### Aim
Render every line of the material below as a JSON list of strings, one string per line. Omit blank lines and leave the pictures out.

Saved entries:
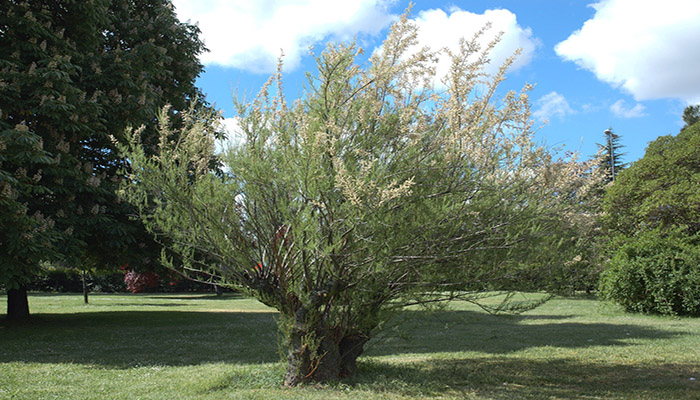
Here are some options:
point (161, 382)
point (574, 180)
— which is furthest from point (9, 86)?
point (574, 180)

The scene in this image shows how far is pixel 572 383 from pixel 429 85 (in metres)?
4.20

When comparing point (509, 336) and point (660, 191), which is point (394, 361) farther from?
point (660, 191)

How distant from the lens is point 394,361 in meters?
8.25

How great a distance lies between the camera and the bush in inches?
558

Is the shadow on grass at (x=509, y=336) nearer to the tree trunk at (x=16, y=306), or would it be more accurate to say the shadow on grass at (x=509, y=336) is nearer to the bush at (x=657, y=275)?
the bush at (x=657, y=275)

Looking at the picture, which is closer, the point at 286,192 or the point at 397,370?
the point at 286,192

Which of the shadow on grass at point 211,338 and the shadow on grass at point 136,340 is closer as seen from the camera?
the shadow on grass at point 136,340

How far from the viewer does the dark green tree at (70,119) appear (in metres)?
10.0

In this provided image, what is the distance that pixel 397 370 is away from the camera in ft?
23.3

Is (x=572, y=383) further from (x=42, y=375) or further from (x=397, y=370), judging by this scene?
(x=42, y=375)

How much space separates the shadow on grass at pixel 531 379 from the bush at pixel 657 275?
771 cm

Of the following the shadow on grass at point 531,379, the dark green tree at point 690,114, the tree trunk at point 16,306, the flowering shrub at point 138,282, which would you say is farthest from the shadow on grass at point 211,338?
the dark green tree at point 690,114

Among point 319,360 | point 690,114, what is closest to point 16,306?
point 319,360

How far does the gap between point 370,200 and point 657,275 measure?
1319 centimetres
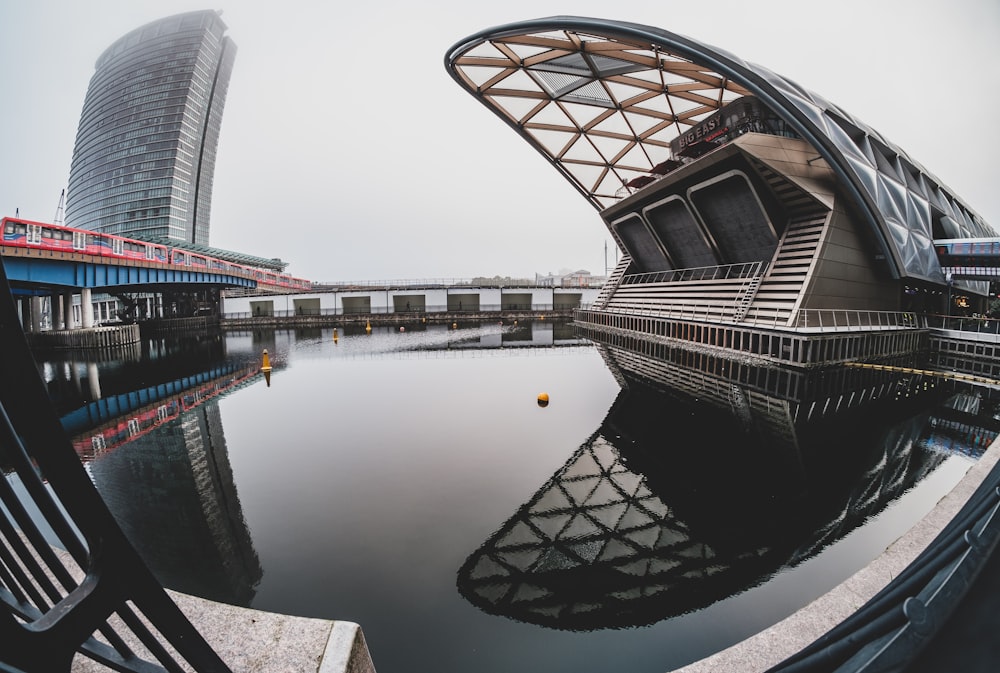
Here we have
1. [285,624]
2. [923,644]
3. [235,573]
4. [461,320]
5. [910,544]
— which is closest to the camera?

### The answer
[
  "Here are some options:",
  "point (161, 382)",
  "point (574, 180)",
  "— which is furthest from point (9, 86)?",
  "point (574, 180)",
  "The scene in this image shows how far is pixel 572 383 from pixel 429 85 (in metres)?",
  "4.20",
  "When comparing point (509, 336) and point (660, 191), which is point (394, 361) farther from?",
  "point (660, 191)",
  "How distant from the lens is point 394,361 in meters?",
  "8.25",
  "How great a distance lies between the camera and the bush in inches?",
  "558",
  "Is the shadow on grass at (x=509, y=336) nearer to the tree trunk at (x=16, y=306), or would it be more accurate to say the shadow on grass at (x=509, y=336) is nearer to the bush at (x=657, y=275)?",
  "the bush at (x=657, y=275)",
  "Looking at the picture, which is closer, the point at 286,192 or the point at 397,370?",
  "the point at 286,192",
  "Which of the shadow on grass at point 211,338 and the shadow on grass at point 136,340 is closer as seen from the camera?",
  "the shadow on grass at point 136,340",
  "How far from the viewer does the dark green tree at (70,119) appear (in metres)?",
  "10.0",
  "In this provided image, what is the distance that pixel 397 370 is away from the camera in ft?",
  "23.3",
  "Is (x=572, y=383) further from (x=42, y=375) or further from (x=397, y=370), judging by this scene?",
  "(x=42, y=375)",
  "How much space separates the shadow on grass at pixel 531 379 from the bush at pixel 657 275?",
  "771 cm",
  "Of the following the shadow on grass at point 531,379, the dark green tree at point 690,114, the tree trunk at point 16,306, the flowering shrub at point 138,282, which would you say is farthest from the shadow on grass at point 211,338?",
  "the dark green tree at point 690,114",
  "Among point 319,360 | point 690,114, what is closest to point 16,306?",
  "point 319,360",
  "How far does the gap between point 370,200 and point 657,275 measure?",
  "1319 centimetres",
  "Here we have",
  "1. [285,624]",
  "2. [923,644]",
  "3. [235,573]",
  "4. [461,320]",
  "5. [910,544]",
  "— which is closest to the camera?"
]